L'État, les États, représentent l'ultime barrière, la dernière structure capable de maintenir une certaine cohérence sur notre Planète. Le « moins d'État » réclamé de part et d'autre correspondrait à la faillite définitive des efforts réalisés depuis quelques millénaires pour organiser les humains entre eux, améliorer leur sort, forger une culture visant à garantir, à tous et à chacun, un avenir satisfaisant. Supprimez les États, et la « mondialisation », telle qu'elle fonctionne aujourd'hui, ne sera plus qu'un vaste chaos livré à la recherche du profit individuel; les écarts tragiques augmenteront encore, entre puissants et faibles, riches et pauvres, privilégiés et défavorisés. Création humaine, le système des États est loin d'être parfait, certes, mais il fonctionne, dans un monde où « tout se déglingue ».
Les seuls vrais États sont les états-nations. Les diverses tentatives de créer des États plus vastes, des unions d'États, ont échoué. L'Europe est en train de démontrer qu'elle ne sera jamais un État, alors que les États-Unis laissent voir le danger qui menace les assemblages d'une telle taille, danger qui a mis brutalement fin au pendant eurasien des E.-U., l'URSS. Quoi qu'il en soit, le seul découpage tant soit peu cohérent et efficace est celui des États, que les Nations-Unies reconnaissent et utilisent – bien ou mal, selon les cas, mais c'est une autre question.
La Confédération helvétique se caractérise par la prise en compte des deux termes qui figurent dans sa devise, « un » et « tous », et cela à tous les étages: individu/commune, individu/canton, individu/pays, commune/canton, commune/pays, cantons/pays. Si l'on tient compte des données de départ, des divisions entre langues, entre religions, entre campagne et cité, entre plaine et montagne, on ne peut qu'admirer la façon dont ce système a surmonté les obstacles. Vouloir le modifier maintenant, au nom du changement pour le changement, serait suicidaire; le considérer comme intangible serait conservatisme aveugle.

• **Consigne A**:
Répondez aux questions suivantes à partir de l'extrait sur le rôle des États.
(i) Quelle union d'États l'extrait présente-t-il comme le pendant eurasien des États-Unis ?
(ii) Quels sont les deux termes de la devise de la Confédération helvétique ?
(iii) Selon l'extrait, que deviendrait la mondialisation si l'on supprimait les États ?
L'extrait et les entrées n'ont aucun lien entre eux.

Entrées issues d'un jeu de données
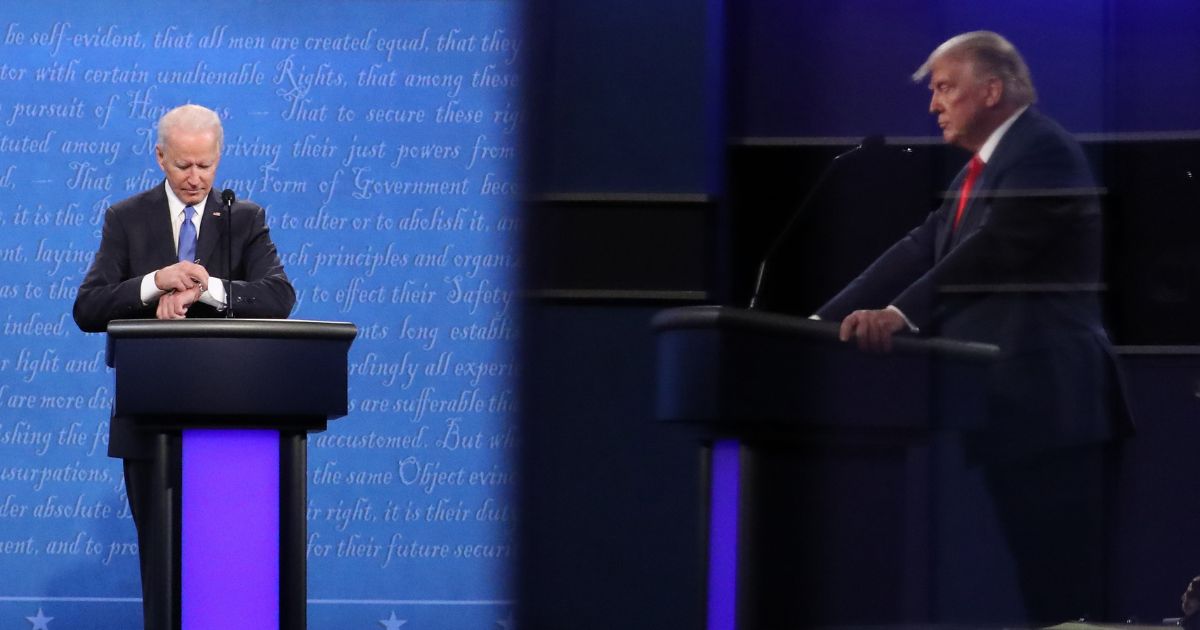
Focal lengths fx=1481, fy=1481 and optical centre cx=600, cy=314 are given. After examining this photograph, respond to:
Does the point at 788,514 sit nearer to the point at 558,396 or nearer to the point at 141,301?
the point at 558,396

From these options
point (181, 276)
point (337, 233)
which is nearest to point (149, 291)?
point (181, 276)

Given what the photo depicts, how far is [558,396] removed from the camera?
1422 mm

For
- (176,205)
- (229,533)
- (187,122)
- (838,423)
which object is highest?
(187,122)

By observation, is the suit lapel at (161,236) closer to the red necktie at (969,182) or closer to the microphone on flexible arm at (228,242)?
the microphone on flexible arm at (228,242)

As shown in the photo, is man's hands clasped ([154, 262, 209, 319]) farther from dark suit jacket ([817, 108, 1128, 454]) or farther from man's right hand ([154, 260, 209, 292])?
dark suit jacket ([817, 108, 1128, 454])

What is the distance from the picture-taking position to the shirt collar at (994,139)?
1450 millimetres

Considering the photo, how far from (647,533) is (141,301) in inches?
64.1

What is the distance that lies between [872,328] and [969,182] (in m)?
0.17

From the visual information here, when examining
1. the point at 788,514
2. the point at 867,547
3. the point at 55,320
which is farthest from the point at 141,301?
the point at 867,547

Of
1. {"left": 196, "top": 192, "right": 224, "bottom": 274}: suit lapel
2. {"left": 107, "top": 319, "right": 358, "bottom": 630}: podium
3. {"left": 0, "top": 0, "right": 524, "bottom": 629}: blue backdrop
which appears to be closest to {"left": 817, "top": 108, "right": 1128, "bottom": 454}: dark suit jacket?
{"left": 107, "top": 319, "right": 358, "bottom": 630}: podium

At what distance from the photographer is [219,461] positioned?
99.7 inches

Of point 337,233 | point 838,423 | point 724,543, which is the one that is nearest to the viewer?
point 838,423

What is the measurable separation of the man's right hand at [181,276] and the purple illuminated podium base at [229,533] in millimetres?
328

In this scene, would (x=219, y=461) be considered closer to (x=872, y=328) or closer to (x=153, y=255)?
(x=153, y=255)
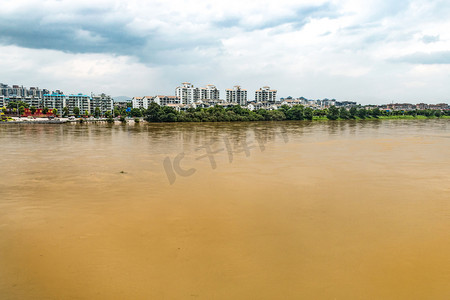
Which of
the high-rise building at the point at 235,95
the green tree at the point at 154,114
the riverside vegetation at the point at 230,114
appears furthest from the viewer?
the high-rise building at the point at 235,95

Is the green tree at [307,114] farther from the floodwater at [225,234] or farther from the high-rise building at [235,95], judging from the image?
the floodwater at [225,234]

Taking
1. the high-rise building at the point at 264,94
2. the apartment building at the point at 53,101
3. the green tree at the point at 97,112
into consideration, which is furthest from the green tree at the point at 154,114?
the high-rise building at the point at 264,94

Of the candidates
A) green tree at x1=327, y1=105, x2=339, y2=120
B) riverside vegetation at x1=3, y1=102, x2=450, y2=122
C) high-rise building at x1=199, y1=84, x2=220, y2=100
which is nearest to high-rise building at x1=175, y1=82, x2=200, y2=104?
high-rise building at x1=199, y1=84, x2=220, y2=100

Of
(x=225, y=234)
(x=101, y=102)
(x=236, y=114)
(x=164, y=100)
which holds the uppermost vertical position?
(x=164, y=100)

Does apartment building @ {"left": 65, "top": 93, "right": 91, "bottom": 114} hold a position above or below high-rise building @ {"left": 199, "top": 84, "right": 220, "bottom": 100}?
below

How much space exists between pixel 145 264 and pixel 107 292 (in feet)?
1.59

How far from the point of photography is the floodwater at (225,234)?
2.78 metres

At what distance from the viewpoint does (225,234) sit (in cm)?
384

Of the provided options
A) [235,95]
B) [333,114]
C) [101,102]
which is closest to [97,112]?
[101,102]

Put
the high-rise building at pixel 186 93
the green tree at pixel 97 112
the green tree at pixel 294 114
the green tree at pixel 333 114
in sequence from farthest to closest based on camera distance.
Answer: the high-rise building at pixel 186 93 → the green tree at pixel 333 114 → the green tree at pixel 97 112 → the green tree at pixel 294 114

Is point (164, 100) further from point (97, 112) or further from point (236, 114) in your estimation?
point (236, 114)

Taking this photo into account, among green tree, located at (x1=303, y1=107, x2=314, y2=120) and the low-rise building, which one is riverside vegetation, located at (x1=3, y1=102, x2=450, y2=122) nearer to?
green tree, located at (x1=303, y1=107, x2=314, y2=120)

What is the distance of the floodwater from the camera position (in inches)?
109

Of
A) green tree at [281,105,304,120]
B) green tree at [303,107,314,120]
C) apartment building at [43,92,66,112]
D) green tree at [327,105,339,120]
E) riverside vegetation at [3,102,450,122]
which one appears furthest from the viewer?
apartment building at [43,92,66,112]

• **Consigne B**:
Relevez chaque ligne des entrées où figure le mot « furthest ». La casse compte.

• **Réponse rédigée A**:
(i) L'URSS.
(ii) « un » et « tous ».
(iii) Un vaste chaos livré à la recherche du profit individuel.

• **Réponse rédigée B**:
appears furthest from the viewer?
into consideration, which is furthest from the green tree at the point at 154,114?
which one appears furthest from the viewer?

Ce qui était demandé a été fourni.